Pilecki essentially volunteered for this treatment, though I’m sure had he known, he probably never would have. No one in his right mind would. He got into the camp and was immediately attacked and beaten. But his mission was to figure out what was going on and transmit the info to those outside. He ended up staying in Auschwitz for two and a half years and setting up resistance cells within. His hope was that by transmitting information out, the Allies would realize what was going on and make efforts to liberate the camp. His various resistance cells would work from inside while the Allies were to come from the outside. At least that was his hope. But no one really believed what was happening. That other humans could actually do to their fellow men what was reported as routine behavior in Auschwitz. Finally, Pilecki realized he was making no headway from within the camp, so after two and half years, he escaped. He then tried to persuade the local Polish Home Army (AK) to attack the camp and free the inmates. His pleas fell on deaf ears, so he moved to AK High Command in Warsaw, where his pleas suffered the same fate. At the same time, Pilecki became a member of the deep anti-Soviet underground when the Poles realized the Red Army was headed in their direction. He fought with distinction in the 1944 Warsaw uprising, was taken prisoner by the Germans, and spent time in German POW camps. He joined the Polish Second Corps in Italy where he wrote his famous 1945 report that he delivered to the world about what was going on in Auschwitz, and presumably in other German extermination camps.

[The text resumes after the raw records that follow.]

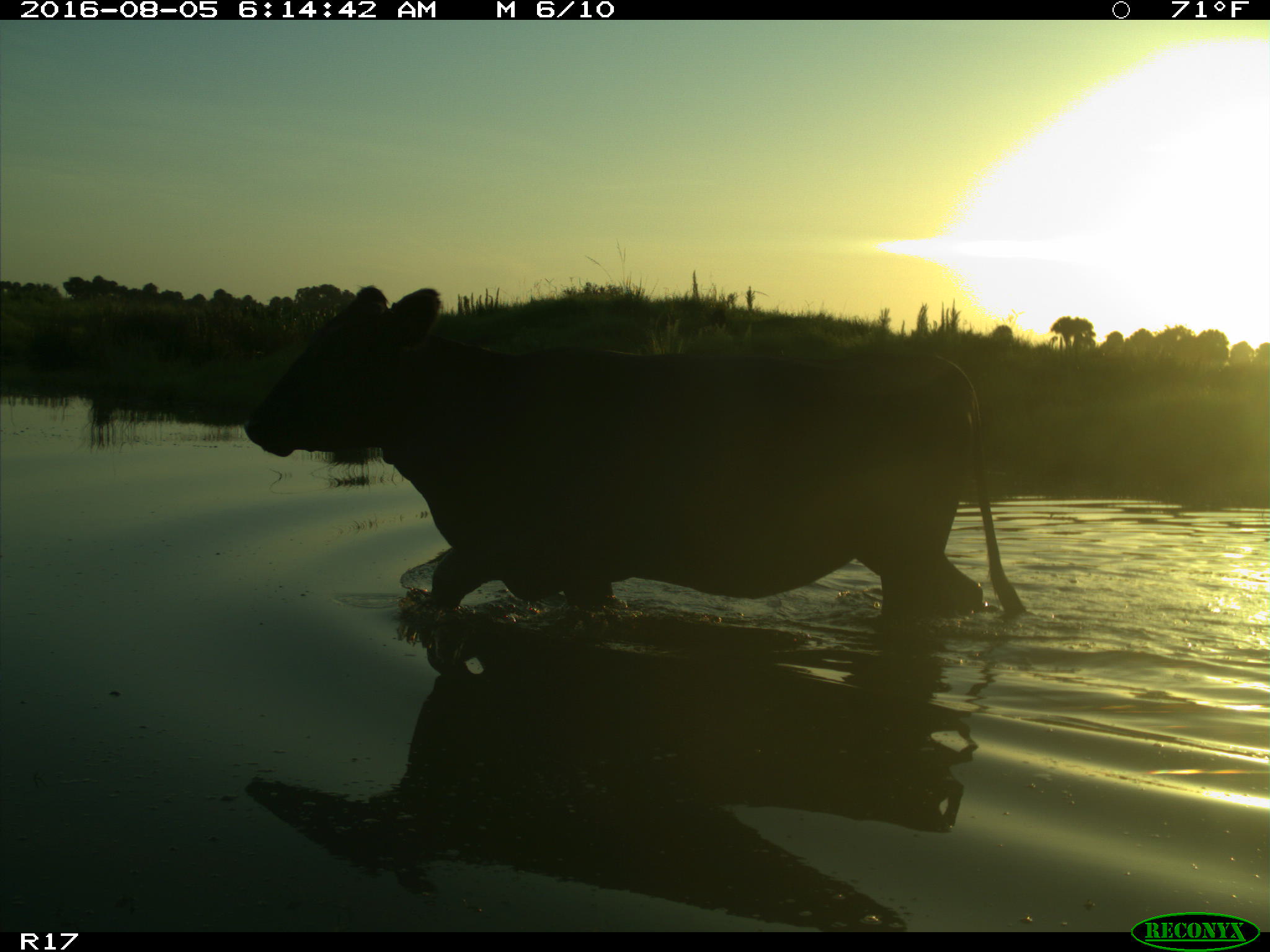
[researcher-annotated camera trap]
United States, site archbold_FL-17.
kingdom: Animalia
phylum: Chordata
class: Mammalia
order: Artiodactyla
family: Bovidae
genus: Bos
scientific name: Bos taurus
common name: domestic cow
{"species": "Bos taurus (domestic cow)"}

Unfortunately, when the Soviets took over Poland, they didn’t like Pilecki much more than the Germans did. They arrested him, accused him of spying and trying to mount an insurrection against the Polish communists. He was tortured and finally executed in the Mokotów Prison in Warsaw in 1948 at age 47.
When I knew I was going to Auschwitz, I hoped I could get a copy of his 1945 report, but none was to be had. At least not in English. When I got back, I tried searching online for a copy, and found the thing in Amazon of all places. Who knew? It had never occurred to me to even look there. The Auschwitz Volunteer: Beyond Bravery contains a brief bio of Pilecki, some historical notes of the era, tons of photos, a useful glossary, a chronology of events and the full version of his 1945 report. Everyone should read this report if only to understand the absolute brutality humans are capable of. We’re getting a taste of it from news reports of the latest outrages perpetrated by ISIS right now, but these same acts that are horrendous beyond belief when we read about them happened on a daily basis in Auschwitz. And though the Germans ran the place and perpetrated much of violence, as much or more was dealt out by Kapos, the prisoners, often Polish, who were put in charge. Dr. Victor Frankl, another Auschwitz survivor, in his book (another of my favorites) Man’s Search for Meaning mentions the same thing. He took more abuse from the Kapos than he did from the SS.
On a brighter note, I read a handful of novels over the past month, a few of them quite good. But this email has gone on forever, so I’ll plan to review some of them in next month’s installment.
Thanks for hanging in there if you’ve read this far.